We attended the IBM workshop on Saturday and got a chance to hear from Tom Ward, who talked about his experiences having seen natural disaster efforts first hand. He also spoke about risk insights, (, an IBM tool he built to analyze and predict weather-related risks and natural disasters. We learned from him that one of the biggest issues that first responders and distribution centers face is unclarity about what victims actually need (whether the demand is skewing towards food, shelter, etc, and in what areas).

What it does

After brainstorming with him, we decided to target the issue of demand and use social media to get a better understanding of how we can gather such information.

How we built it

We used the twitter API as well as the IBM tone analyzer to compare tweets against sentiments because assertive tones are more likely to indicate a dire need for a certain product. For example, a tweet saying "we're caught in the storm and my mother needs insulin ASAP" is indicative of high demand and firm sentiment.

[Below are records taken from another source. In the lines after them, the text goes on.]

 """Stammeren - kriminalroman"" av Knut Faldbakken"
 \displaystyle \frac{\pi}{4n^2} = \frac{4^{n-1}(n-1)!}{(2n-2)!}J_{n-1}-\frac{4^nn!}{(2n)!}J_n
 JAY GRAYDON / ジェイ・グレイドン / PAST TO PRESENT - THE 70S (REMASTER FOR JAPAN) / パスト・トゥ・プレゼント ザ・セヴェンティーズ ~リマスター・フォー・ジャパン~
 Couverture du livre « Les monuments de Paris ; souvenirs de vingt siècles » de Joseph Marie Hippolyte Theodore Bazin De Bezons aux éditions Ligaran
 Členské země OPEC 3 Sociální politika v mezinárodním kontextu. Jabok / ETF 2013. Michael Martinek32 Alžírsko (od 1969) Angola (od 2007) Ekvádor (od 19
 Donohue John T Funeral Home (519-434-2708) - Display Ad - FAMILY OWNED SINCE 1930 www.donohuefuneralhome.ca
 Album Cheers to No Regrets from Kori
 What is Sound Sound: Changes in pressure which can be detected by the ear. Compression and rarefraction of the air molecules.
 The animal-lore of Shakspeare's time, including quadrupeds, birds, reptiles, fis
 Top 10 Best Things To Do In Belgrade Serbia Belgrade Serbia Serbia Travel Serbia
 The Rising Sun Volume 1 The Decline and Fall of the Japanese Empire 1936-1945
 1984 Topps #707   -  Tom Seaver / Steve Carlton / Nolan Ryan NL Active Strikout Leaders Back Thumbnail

Obviously, our project is an MVP but if we were to scale this, we would gather more data and add layers, such as location. We would also incorporate other social media platforms.

We also used the predicthq API to supply users with a list of ongoing disasters so that the tool would be more user-friendly and efficient.

The page also enables users to get general information about ongoing relief efforts that they can contribute to with our search tool.

We wanted to create a simple, lightweight page because speed (and not distraction) is of the essence in disaster relief efforts.

Challenges we ran into

We forked open-source code but had to reconstruct it to comply with modern versions of APIs and dev tools.

Accomplishments that we're proud of

Building this app in 24--25-- hours.

What we learned

We learned to navigate API documentation and convert obsolete code to modern code!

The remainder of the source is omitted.